Philippinen verhängen Energienotstand: Globale Auswirkungen des Nahostkonflikts

Präsident Marcos erklärt einjährigen nationalen Energienotstand wegen Nahostkonflikt.

Wichtige Fakten

  • Präsident Marcos erklärt einjährigen nationalen Energienotstand wegen Nahostkonflikt.
  • Das Land will Kohlekraftwerke hochfahren und sucht Öl aus Iran/Venezuela mit US-Ausnahmegenehmigung.
  • Etwa 2,4 Millionen Filipinos arbeiten im Nahen Osten; Evakuierungspläne werden vorbereitet.
  • Europäische Offshore-Windprojekte von RWE und TenneT könnten durch blockierte Schifffahrt im Golf verzögert werden.
  • Die Philippinen haben nur noch 45 Tage Treibstoffvorräte und importieren 60% ihres Stroms aus Kohle.

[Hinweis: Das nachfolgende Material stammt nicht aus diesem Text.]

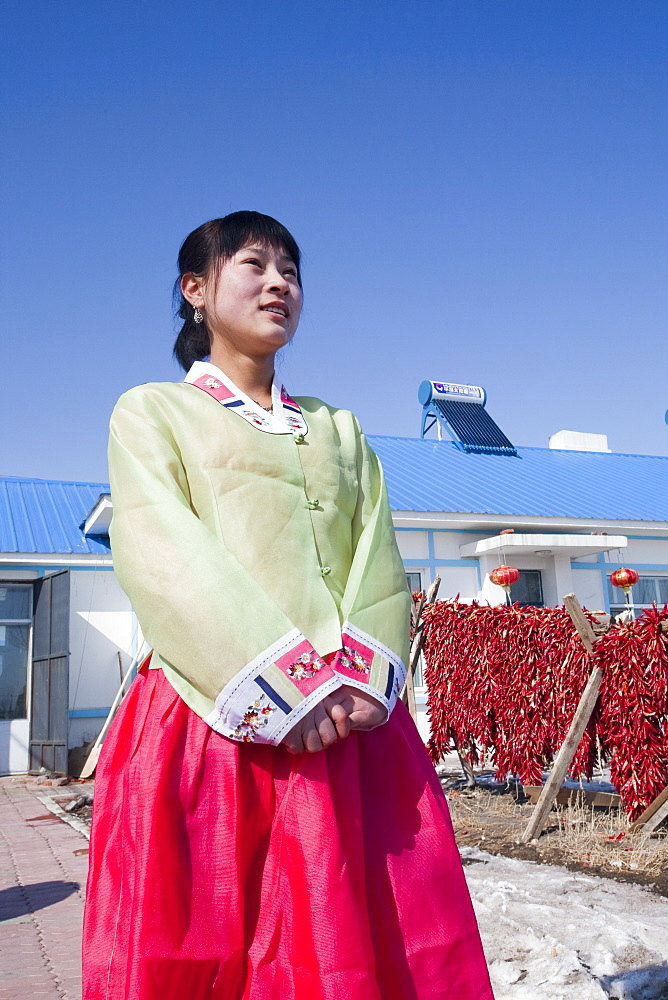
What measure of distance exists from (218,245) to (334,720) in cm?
103

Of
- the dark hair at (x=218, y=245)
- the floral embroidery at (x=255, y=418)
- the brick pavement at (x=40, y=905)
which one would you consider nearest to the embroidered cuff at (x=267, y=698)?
the floral embroidery at (x=255, y=418)

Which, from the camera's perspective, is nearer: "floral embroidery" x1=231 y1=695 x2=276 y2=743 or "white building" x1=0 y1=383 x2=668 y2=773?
"floral embroidery" x1=231 y1=695 x2=276 y2=743

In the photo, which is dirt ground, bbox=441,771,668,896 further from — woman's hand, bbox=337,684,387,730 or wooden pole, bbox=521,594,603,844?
woman's hand, bbox=337,684,387,730

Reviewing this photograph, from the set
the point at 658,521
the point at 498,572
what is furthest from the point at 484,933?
the point at 658,521

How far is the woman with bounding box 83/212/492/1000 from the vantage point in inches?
49.8

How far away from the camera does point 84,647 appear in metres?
10.7

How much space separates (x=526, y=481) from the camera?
518 inches

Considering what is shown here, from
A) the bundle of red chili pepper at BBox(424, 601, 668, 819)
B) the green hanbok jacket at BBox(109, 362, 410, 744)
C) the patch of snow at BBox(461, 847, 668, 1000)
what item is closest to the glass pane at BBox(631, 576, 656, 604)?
the bundle of red chili pepper at BBox(424, 601, 668, 819)

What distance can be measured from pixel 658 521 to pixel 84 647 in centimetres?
804

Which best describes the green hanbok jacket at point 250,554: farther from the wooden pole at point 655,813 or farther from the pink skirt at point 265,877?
the wooden pole at point 655,813

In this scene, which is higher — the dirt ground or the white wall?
the white wall

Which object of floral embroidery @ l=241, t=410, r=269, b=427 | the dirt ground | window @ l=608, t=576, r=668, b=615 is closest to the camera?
floral embroidery @ l=241, t=410, r=269, b=427

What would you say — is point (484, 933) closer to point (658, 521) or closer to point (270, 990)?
point (270, 990)

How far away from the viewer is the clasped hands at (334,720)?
1.34m
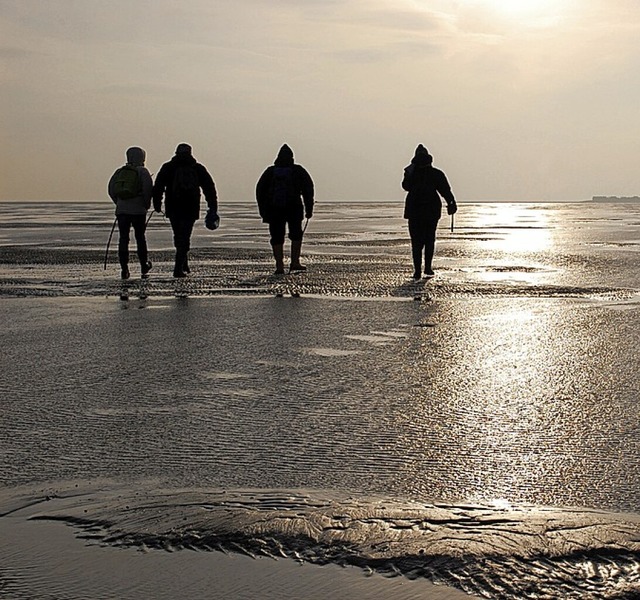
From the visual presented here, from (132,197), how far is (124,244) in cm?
65

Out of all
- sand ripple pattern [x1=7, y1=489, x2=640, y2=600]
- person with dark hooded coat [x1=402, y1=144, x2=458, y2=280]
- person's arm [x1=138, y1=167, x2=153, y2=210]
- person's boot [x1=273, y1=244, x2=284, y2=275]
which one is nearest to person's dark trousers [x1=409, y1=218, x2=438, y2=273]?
person with dark hooded coat [x1=402, y1=144, x2=458, y2=280]

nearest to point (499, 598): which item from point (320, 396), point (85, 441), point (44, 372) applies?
point (85, 441)

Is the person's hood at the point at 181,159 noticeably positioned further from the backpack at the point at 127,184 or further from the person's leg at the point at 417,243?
the person's leg at the point at 417,243

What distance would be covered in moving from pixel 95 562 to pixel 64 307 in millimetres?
8101

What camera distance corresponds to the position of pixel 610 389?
6520 millimetres

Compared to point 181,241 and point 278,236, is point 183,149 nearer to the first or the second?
point 181,241

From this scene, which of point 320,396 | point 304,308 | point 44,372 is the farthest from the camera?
point 304,308

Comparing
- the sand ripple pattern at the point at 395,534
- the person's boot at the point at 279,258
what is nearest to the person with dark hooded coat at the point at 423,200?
the person's boot at the point at 279,258

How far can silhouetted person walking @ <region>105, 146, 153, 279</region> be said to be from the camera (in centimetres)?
1492

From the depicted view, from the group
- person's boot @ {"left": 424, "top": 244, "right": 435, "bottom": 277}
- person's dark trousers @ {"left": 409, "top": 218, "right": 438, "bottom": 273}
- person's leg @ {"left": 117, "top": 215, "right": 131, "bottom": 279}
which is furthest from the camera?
person's boot @ {"left": 424, "top": 244, "right": 435, "bottom": 277}

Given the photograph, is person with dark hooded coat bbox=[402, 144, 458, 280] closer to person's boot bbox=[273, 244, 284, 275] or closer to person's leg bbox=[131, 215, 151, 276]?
person's boot bbox=[273, 244, 284, 275]

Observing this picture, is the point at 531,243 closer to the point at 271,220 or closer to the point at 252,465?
the point at 271,220

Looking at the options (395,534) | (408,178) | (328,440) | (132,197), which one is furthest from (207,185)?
(395,534)

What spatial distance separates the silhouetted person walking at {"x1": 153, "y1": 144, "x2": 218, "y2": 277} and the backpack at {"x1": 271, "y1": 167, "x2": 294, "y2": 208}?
92cm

Energienotstand auf den Philippinen

Präsident Ferdinand Marcos hat aufgrund des Nahostkonflikts einen einjährigen nationalen Energienotstand verhängt, da die Gefahr einer kritisch niedrigen Energieversorgung besteht. Die Regierung ermächtigt Behörden, gegen Hortung und Preistreiberei vorzugehen, und plant, Kohlekraftwerke hochzufahren, um die Stromkosten zu senken. Mit nur noch 45 Tagen Treibstoffvorräten sucht das Land Öl aus US-sanktionierten Staaten wie Iran und Venezuela und beantragt dafür Ausnahmegenehmigungen in Washington.

Auswirkungen auf Europa

Der Konflikt bedroht auch europäische Offshore-Windprojekte, da wichtige Komponenten aus Fabriken in den Vereinigten Arabischen Emiraten über die blockierte Straße von Hormuz verschifft werden müssen. Projekte von RWE in Großbritannien und TenneT in Deutschland könnten verzögert werden, was die Energiewendepläne beeinträchtigt. Die Industrie prüft Notfallpläne und fordert verstärkt lokale Produktion.